**What this exercise asks**.
1. Answer these questions using the Linux network tuning notes:
(a) Which TCP variant is the Linux default?
(b) What MTU size was originally motivated for gigabit ethernet jumbo frames?
(c) Around what mark does the networked backup server's kernel usually die?
2. Continue the Linux network tuning notes, starting after their final sentence.

The algorithms try to achieve:
 - shorter slow start time
 - less "hunting" around the congestion bandwidth
 - greater resilience to non-congestion loss

Linux has pluggable TCP kernel modules, the interesting one's are:
 - CUBIC, the Linux default, this features a nice slow start
   algorithm.
 - Westwood+, for wireless networks with link losses
 - Hamilton TCP, nice fairness (fairness is important if you want
   multiple connections with similar performance)

Now for the bad news. The TCP variant is set by the *sender* and can't
be negotiated.  So for the typical case of a web server sending to a
WLAN ADSL router it is the web server which needs to use Westwood for
there to be any effect.


MTU -- MAXIMUM TRANSMISSION UNIT

The largest packet size passed by a path, measured in bytes of link
layer payload.

The larger the packet, the less overhead for the operating system in
dealing with packets.  This was the original motivation for a MTU size
of 9000 bytes for gigabit ethernet jumbo frames and 64KB for 10GE
super jumbo frames.

There is also a theoretical consideration above 1Gbps: TCP cannot
fill a long link at a MTU size of 1500 bytes.


LOW MEMORY

TCP and disk buffers both use low memory. If you run both hard then
low memory fragments and the kernel dies. This happens all the time on
our networked backup server, usually around the 12TB mark.

There is finally work happening in the kernel to address this.
The ability to force such work upon the vendors is a major reason
for support, so you might want to read you support contract through
that lens. Contracts which list events seem to leave a lot of wriggle room
for network performance.

An easy way to get more low memory is to run a 64-bit kernel.

2.4.24 has merged anti-fragmentation patches.


VIRTUALISATION

Dont


IPTABLES

One of the major advances in TCP throughput was when Van recognised
that buffer copying was consuming a fair part of the time taken to
process a packet.

Unfortunately IPtables does a fair bit of buffer copying.

Turn it off if you dare.  But note that compromised Linux machines are
the major source of attacks against network infrastructure and vendors
(ie, the nasty people steal accounts from Windows servers, but then
prefer the stability of Linux for doing their evil work).

**Dataset rows**.
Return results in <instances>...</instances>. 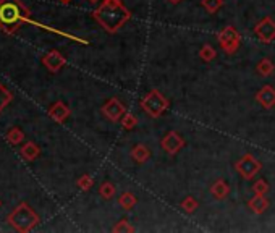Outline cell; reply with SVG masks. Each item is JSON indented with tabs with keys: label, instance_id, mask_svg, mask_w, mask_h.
<instances>
[{
	"label": "cell",
	"instance_id": "cell-8",
	"mask_svg": "<svg viewBox=\"0 0 275 233\" xmlns=\"http://www.w3.org/2000/svg\"><path fill=\"white\" fill-rule=\"evenodd\" d=\"M62 2H68V0H62Z\"/></svg>",
	"mask_w": 275,
	"mask_h": 233
},
{
	"label": "cell",
	"instance_id": "cell-6",
	"mask_svg": "<svg viewBox=\"0 0 275 233\" xmlns=\"http://www.w3.org/2000/svg\"><path fill=\"white\" fill-rule=\"evenodd\" d=\"M25 139V133L20 130V128H12L9 133H7V141L10 144H21V141Z\"/></svg>",
	"mask_w": 275,
	"mask_h": 233
},
{
	"label": "cell",
	"instance_id": "cell-1",
	"mask_svg": "<svg viewBox=\"0 0 275 233\" xmlns=\"http://www.w3.org/2000/svg\"><path fill=\"white\" fill-rule=\"evenodd\" d=\"M28 7L21 0H0V28H4L7 33H15L21 23H36L29 18Z\"/></svg>",
	"mask_w": 275,
	"mask_h": 233
},
{
	"label": "cell",
	"instance_id": "cell-5",
	"mask_svg": "<svg viewBox=\"0 0 275 233\" xmlns=\"http://www.w3.org/2000/svg\"><path fill=\"white\" fill-rule=\"evenodd\" d=\"M68 108L62 104V102H58V104H55L53 105L50 110H49V115L52 116L53 120H57V122H62V120H65L66 116H68Z\"/></svg>",
	"mask_w": 275,
	"mask_h": 233
},
{
	"label": "cell",
	"instance_id": "cell-3",
	"mask_svg": "<svg viewBox=\"0 0 275 233\" xmlns=\"http://www.w3.org/2000/svg\"><path fill=\"white\" fill-rule=\"evenodd\" d=\"M42 64L47 67L50 72H57V70H60L63 67L65 59L60 55L58 52H49L47 55L42 59Z\"/></svg>",
	"mask_w": 275,
	"mask_h": 233
},
{
	"label": "cell",
	"instance_id": "cell-7",
	"mask_svg": "<svg viewBox=\"0 0 275 233\" xmlns=\"http://www.w3.org/2000/svg\"><path fill=\"white\" fill-rule=\"evenodd\" d=\"M12 99H13L12 92L7 89L5 86H2V84H0V112H2L4 108L12 102Z\"/></svg>",
	"mask_w": 275,
	"mask_h": 233
},
{
	"label": "cell",
	"instance_id": "cell-4",
	"mask_svg": "<svg viewBox=\"0 0 275 233\" xmlns=\"http://www.w3.org/2000/svg\"><path fill=\"white\" fill-rule=\"evenodd\" d=\"M39 154H41V149L34 143H26L21 147V155L26 160H34L36 157H39Z\"/></svg>",
	"mask_w": 275,
	"mask_h": 233
},
{
	"label": "cell",
	"instance_id": "cell-2",
	"mask_svg": "<svg viewBox=\"0 0 275 233\" xmlns=\"http://www.w3.org/2000/svg\"><path fill=\"white\" fill-rule=\"evenodd\" d=\"M9 222L13 225L15 230L26 233V231H31L36 225L39 223V217H37V214L26 203H21L9 215Z\"/></svg>",
	"mask_w": 275,
	"mask_h": 233
}]
</instances>
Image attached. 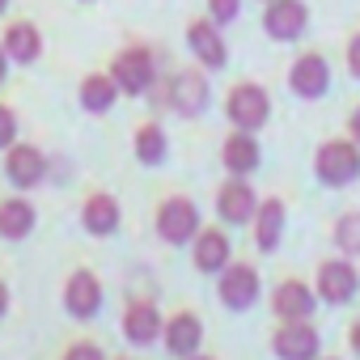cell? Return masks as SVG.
I'll use <instances>...</instances> for the list:
<instances>
[{
    "instance_id": "obj_12",
    "label": "cell",
    "mask_w": 360,
    "mask_h": 360,
    "mask_svg": "<svg viewBox=\"0 0 360 360\" xmlns=\"http://www.w3.org/2000/svg\"><path fill=\"white\" fill-rule=\"evenodd\" d=\"M187 43H191V51L200 56V64H204V68H221V64L229 60V51H225V43H221L217 22H191V26H187Z\"/></svg>"
},
{
    "instance_id": "obj_7",
    "label": "cell",
    "mask_w": 360,
    "mask_h": 360,
    "mask_svg": "<svg viewBox=\"0 0 360 360\" xmlns=\"http://www.w3.org/2000/svg\"><path fill=\"white\" fill-rule=\"evenodd\" d=\"M288 81H292V94H297V98H322L326 85H330V64H326L322 56H301V60L292 64Z\"/></svg>"
},
{
    "instance_id": "obj_13",
    "label": "cell",
    "mask_w": 360,
    "mask_h": 360,
    "mask_svg": "<svg viewBox=\"0 0 360 360\" xmlns=\"http://www.w3.org/2000/svg\"><path fill=\"white\" fill-rule=\"evenodd\" d=\"M271 309H276L284 322H305V318L314 314V292H309L305 284H297V280H284V284L276 288V297H271Z\"/></svg>"
},
{
    "instance_id": "obj_19",
    "label": "cell",
    "mask_w": 360,
    "mask_h": 360,
    "mask_svg": "<svg viewBox=\"0 0 360 360\" xmlns=\"http://www.w3.org/2000/svg\"><path fill=\"white\" fill-rule=\"evenodd\" d=\"M195 267L200 271H225L229 267V238L221 229H204L195 238Z\"/></svg>"
},
{
    "instance_id": "obj_14",
    "label": "cell",
    "mask_w": 360,
    "mask_h": 360,
    "mask_svg": "<svg viewBox=\"0 0 360 360\" xmlns=\"http://www.w3.org/2000/svg\"><path fill=\"white\" fill-rule=\"evenodd\" d=\"M217 208H221V217H225V221H233V225H246V221L259 212V204H255V191L242 183V178H233V183H225V187H221V195H217Z\"/></svg>"
},
{
    "instance_id": "obj_28",
    "label": "cell",
    "mask_w": 360,
    "mask_h": 360,
    "mask_svg": "<svg viewBox=\"0 0 360 360\" xmlns=\"http://www.w3.org/2000/svg\"><path fill=\"white\" fill-rule=\"evenodd\" d=\"M208 13H212V22H233L238 18V0H208Z\"/></svg>"
},
{
    "instance_id": "obj_36",
    "label": "cell",
    "mask_w": 360,
    "mask_h": 360,
    "mask_svg": "<svg viewBox=\"0 0 360 360\" xmlns=\"http://www.w3.org/2000/svg\"><path fill=\"white\" fill-rule=\"evenodd\" d=\"M195 360H208V356H195Z\"/></svg>"
},
{
    "instance_id": "obj_23",
    "label": "cell",
    "mask_w": 360,
    "mask_h": 360,
    "mask_svg": "<svg viewBox=\"0 0 360 360\" xmlns=\"http://www.w3.org/2000/svg\"><path fill=\"white\" fill-rule=\"evenodd\" d=\"M81 221H85V229L89 233H115L119 229V204L110 200V195H94V200H85V212H81Z\"/></svg>"
},
{
    "instance_id": "obj_4",
    "label": "cell",
    "mask_w": 360,
    "mask_h": 360,
    "mask_svg": "<svg viewBox=\"0 0 360 360\" xmlns=\"http://www.w3.org/2000/svg\"><path fill=\"white\" fill-rule=\"evenodd\" d=\"M263 26H267V34H271V39L292 43V39H301V34H305V26H309V9L301 5V0H271Z\"/></svg>"
},
{
    "instance_id": "obj_33",
    "label": "cell",
    "mask_w": 360,
    "mask_h": 360,
    "mask_svg": "<svg viewBox=\"0 0 360 360\" xmlns=\"http://www.w3.org/2000/svg\"><path fill=\"white\" fill-rule=\"evenodd\" d=\"M347 339H352V347H356V352H360V322H356V326H352V330H347Z\"/></svg>"
},
{
    "instance_id": "obj_18",
    "label": "cell",
    "mask_w": 360,
    "mask_h": 360,
    "mask_svg": "<svg viewBox=\"0 0 360 360\" xmlns=\"http://www.w3.org/2000/svg\"><path fill=\"white\" fill-rule=\"evenodd\" d=\"M221 161H225V169L229 174H250L255 165H259V144H255V136L250 131H233L229 140H225V148H221Z\"/></svg>"
},
{
    "instance_id": "obj_25",
    "label": "cell",
    "mask_w": 360,
    "mask_h": 360,
    "mask_svg": "<svg viewBox=\"0 0 360 360\" xmlns=\"http://www.w3.org/2000/svg\"><path fill=\"white\" fill-rule=\"evenodd\" d=\"M136 157H140L144 165H157V161L165 157V131H161L157 123H144V127L136 131Z\"/></svg>"
},
{
    "instance_id": "obj_10",
    "label": "cell",
    "mask_w": 360,
    "mask_h": 360,
    "mask_svg": "<svg viewBox=\"0 0 360 360\" xmlns=\"http://www.w3.org/2000/svg\"><path fill=\"white\" fill-rule=\"evenodd\" d=\"M276 356L280 360H314L318 356V330L309 322H288L276 335Z\"/></svg>"
},
{
    "instance_id": "obj_16",
    "label": "cell",
    "mask_w": 360,
    "mask_h": 360,
    "mask_svg": "<svg viewBox=\"0 0 360 360\" xmlns=\"http://www.w3.org/2000/svg\"><path fill=\"white\" fill-rule=\"evenodd\" d=\"M169 102H174V110H183V115H200L208 106V81H204V72H183V77L174 81V89H169Z\"/></svg>"
},
{
    "instance_id": "obj_32",
    "label": "cell",
    "mask_w": 360,
    "mask_h": 360,
    "mask_svg": "<svg viewBox=\"0 0 360 360\" xmlns=\"http://www.w3.org/2000/svg\"><path fill=\"white\" fill-rule=\"evenodd\" d=\"M5 72H9V56H5V43H0V81H5Z\"/></svg>"
},
{
    "instance_id": "obj_24",
    "label": "cell",
    "mask_w": 360,
    "mask_h": 360,
    "mask_svg": "<svg viewBox=\"0 0 360 360\" xmlns=\"http://www.w3.org/2000/svg\"><path fill=\"white\" fill-rule=\"evenodd\" d=\"M115 94H119L115 77H85V81H81V106H85L89 115L110 110V106H115Z\"/></svg>"
},
{
    "instance_id": "obj_6",
    "label": "cell",
    "mask_w": 360,
    "mask_h": 360,
    "mask_svg": "<svg viewBox=\"0 0 360 360\" xmlns=\"http://www.w3.org/2000/svg\"><path fill=\"white\" fill-rule=\"evenodd\" d=\"M255 297H259V276H255V267L233 263V267L221 271V301H225L229 309H246V305H255Z\"/></svg>"
},
{
    "instance_id": "obj_3",
    "label": "cell",
    "mask_w": 360,
    "mask_h": 360,
    "mask_svg": "<svg viewBox=\"0 0 360 360\" xmlns=\"http://www.w3.org/2000/svg\"><path fill=\"white\" fill-rule=\"evenodd\" d=\"M157 233L174 246H183L200 233V212L191 200H165L161 204V217H157Z\"/></svg>"
},
{
    "instance_id": "obj_31",
    "label": "cell",
    "mask_w": 360,
    "mask_h": 360,
    "mask_svg": "<svg viewBox=\"0 0 360 360\" xmlns=\"http://www.w3.org/2000/svg\"><path fill=\"white\" fill-rule=\"evenodd\" d=\"M347 131H352V140H356V144H360V106H356V115H352V119H347Z\"/></svg>"
},
{
    "instance_id": "obj_27",
    "label": "cell",
    "mask_w": 360,
    "mask_h": 360,
    "mask_svg": "<svg viewBox=\"0 0 360 360\" xmlns=\"http://www.w3.org/2000/svg\"><path fill=\"white\" fill-rule=\"evenodd\" d=\"M13 136H18V115L9 106H0V148H9Z\"/></svg>"
},
{
    "instance_id": "obj_29",
    "label": "cell",
    "mask_w": 360,
    "mask_h": 360,
    "mask_svg": "<svg viewBox=\"0 0 360 360\" xmlns=\"http://www.w3.org/2000/svg\"><path fill=\"white\" fill-rule=\"evenodd\" d=\"M64 360H106V356H102V347H98V343H72Z\"/></svg>"
},
{
    "instance_id": "obj_17",
    "label": "cell",
    "mask_w": 360,
    "mask_h": 360,
    "mask_svg": "<svg viewBox=\"0 0 360 360\" xmlns=\"http://www.w3.org/2000/svg\"><path fill=\"white\" fill-rule=\"evenodd\" d=\"M123 335L131 339V343H140V347H148L157 335H161V314L148 305V301H136L127 314H123Z\"/></svg>"
},
{
    "instance_id": "obj_34",
    "label": "cell",
    "mask_w": 360,
    "mask_h": 360,
    "mask_svg": "<svg viewBox=\"0 0 360 360\" xmlns=\"http://www.w3.org/2000/svg\"><path fill=\"white\" fill-rule=\"evenodd\" d=\"M5 309H9V288L0 284V314H5Z\"/></svg>"
},
{
    "instance_id": "obj_9",
    "label": "cell",
    "mask_w": 360,
    "mask_h": 360,
    "mask_svg": "<svg viewBox=\"0 0 360 360\" xmlns=\"http://www.w3.org/2000/svg\"><path fill=\"white\" fill-rule=\"evenodd\" d=\"M64 305H68L72 318H94L102 309V284H98V276L77 271L68 280V288H64Z\"/></svg>"
},
{
    "instance_id": "obj_8",
    "label": "cell",
    "mask_w": 360,
    "mask_h": 360,
    "mask_svg": "<svg viewBox=\"0 0 360 360\" xmlns=\"http://www.w3.org/2000/svg\"><path fill=\"white\" fill-rule=\"evenodd\" d=\"M356 292V267L335 259V263H322L318 267V297L330 301V305H343L347 297Z\"/></svg>"
},
{
    "instance_id": "obj_22",
    "label": "cell",
    "mask_w": 360,
    "mask_h": 360,
    "mask_svg": "<svg viewBox=\"0 0 360 360\" xmlns=\"http://www.w3.org/2000/svg\"><path fill=\"white\" fill-rule=\"evenodd\" d=\"M30 229H34V208L26 200H5L0 204V238L22 242Z\"/></svg>"
},
{
    "instance_id": "obj_15",
    "label": "cell",
    "mask_w": 360,
    "mask_h": 360,
    "mask_svg": "<svg viewBox=\"0 0 360 360\" xmlns=\"http://www.w3.org/2000/svg\"><path fill=\"white\" fill-rule=\"evenodd\" d=\"M200 343H204V322H200L195 314L169 318V326H165V347H169L174 356H191V352H200Z\"/></svg>"
},
{
    "instance_id": "obj_30",
    "label": "cell",
    "mask_w": 360,
    "mask_h": 360,
    "mask_svg": "<svg viewBox=\"0 0 360 360\" xmlns=\"http://www.w3.org/2000/svg\"><path fill=\"white\" fill-rule=\"evenodd\" d=\"M347 68H352V77H360V34L347 43Z\"/></svg>"
},
{
    "instance_id": "obj_21",
    "label": "cell",
    "mask_w": 360,
    "mask_h": 360,
    "mask_svg": "<svg viewBox=\"0 0 360 360\" xmlns=\"http://www.w3.org/2000/svg\"><path fill=\"white\" fill-rule=\"evenodd\" d=\"M39 51H43V39H39V30L30 22H18V26L5 30V56L9 60L30 64V60H39Z\"/></svg>"
},
{
    "instance_id": "obj_11",
    "label": "cell",
    "mask_w": 360,
    "mask_h": 360,
    "mask_svg": "<svg viewBox=\"0 0 360 360\" xmlns=\"http://www.w3.org/2000/svg\"><path fill=\"white\" fill-rule=\"evenodd\" d=\"M5 174H9V183H13V187H34L39 178L47 174V161H43L39 148L18 144V148H9V157H5Z\"/></svg>"
},
{
    "instance_id": "obj_2",
    "label": "cell",
    "mask_w": 360,
    "mask_h": 360,
    "mask_svg": "<svg viewBox=\"0 0 360 360\" xmlns=\"http://www.w3.org/2000/svg\"><path fill=\"white\" fill-rule=\"evenodd\" d=\"M225 110H229V119H233L242 131H255V127L267 123V115H271V98H267L263 85H238V89L229 94Z\"/></svg>"
},
{
    "instance_id": "obj_26",
    "label": "cell",
    "mask_w": 360,
    "mask_h": 360,
    "mask_svg": "<svg viewBox=\"0 0 360 360\" xmlns=\"http://www.w3.org/2000/svg\"><path fill=\"white\" fill-rule=\"evenodd\" d=\"M335 242L343 255H360V212H352L335 225Z\"/></svg>"
},
{
    "instance_id": "obj_1",
    "label": "cell",
    "mask_w": 360,
    "mask_h": 360,
    "mask_svg": "<svg viewBox=\"0 0 360 360\" xmlns=\"http://www.w3.org/2000/svg\"><path fill=\"white\" fill-rule=\"evenodd\" d=\"M314 169H318V178L326 187H347L352 178L360 174V148L352 140H330V144L318 148Z\"/></svg>"
},
{
    "instance_id": "obj_5",
    "label": "cell",
    "mask_w": 360,
    "mask_h": 360,
    "mask_svg": "<svg viewBox=\"0 0 360 360\" xmlns=\"http://www.w3.org/2000/svg\"><path fill=\"white\" fill-rule=\"evenodd\" d=\"M110 77H115L119 94H144V89L153 85V56H148L144 47H131V51H123V56L115 60Z\"/></svg>"
},
{
    "instance_id": "obj_35",
    "label": "cell",
    "mask_w": 360,
    "mask_h": 360,
    "mask_svg": "<svg viewBox=\"0 0 360 360\" xmlns=\"http://www.w3.org/2000/svg\"><path fill=\"white\" fill-rule=\"evenodd\" d=\"M5 5H9V0H0V13H5Z\"/></svg>"
},
{
    "instance_id": "obj_20",
    "label": "cell",
    "mask_w": 360,
    "mask_h": 360,
    "mask_svg": "<svg viewBox=\"0 0 360 360\" xmlns=\"http://www.w3.org/2000/svg\"><path fill=\"white\" fill-rule=\"evenodd\" d=\"M280 229H284V204L280 200H263L259 212H255V238H259V250H276L280 246Z\"/></svg>"
}]
</instances>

**Exercise responses**.
1.
(a) CUBIC
(b) 9000 bytes
(c) Around the 12TB mark

2.
INSTRUMENTATION

WIRESHARK

A packet sniffer, and a good one.

Use a passive optical tap if you are worried about the effect of
running Wireshark on the platform you are monitoring.


KERNEL NETLINK TCP STATE CHANGES

A new API.


WEB100

Instruments everything. Some very nice GUI tools for pointing the finger
to which component is slowing things down.

Web100 servers.


PART 3. APPLICATIONS

SSH

Ssh implements its own windowing. This has inadequate window
size. This has been fixed in recent ssh.

Ssh places a lot of load on a machine by encrypting the payload. Most
science data is sensor white noise, and the file transfer is to a
supercomputer which can find the small signal in the output of this
maxed-out sensor. Encryption isn't necessary, it has already been done
by nature.


LATENCY

We can always improve bandwidth: by replacing active components.

Improving latency required new fibre paths. Creating a more direct
path takes a lot of time and effort and may not be financially possible.

If there is already a direct-ish path then the speed of light in fiber
improves by about 10% per decade.

Applications are incredibly wasteful of round-trips, and thus consume
heaps of latency, which is the fundementally limited resource.

Examples
 - CSS stylesheets
 - HTML images
 - extensive negotiations on protocol start


NFS AND DELAYED ACKS

Every two packets causes an Ack clock. But a 8KB disk block uses three
packets, so it every disk block hits a delayed Ack.


PART 4. NETWORKS


LOSS

Loss is an indicator of congestion.

But in some media it is also a fact of life.

Reduce loss to the miniumum possible

 - use wired networks rather than wireless
 - record CRC errors on interfaces
 - use ethernet auto-negotiation, as manual configuration is misunderstood.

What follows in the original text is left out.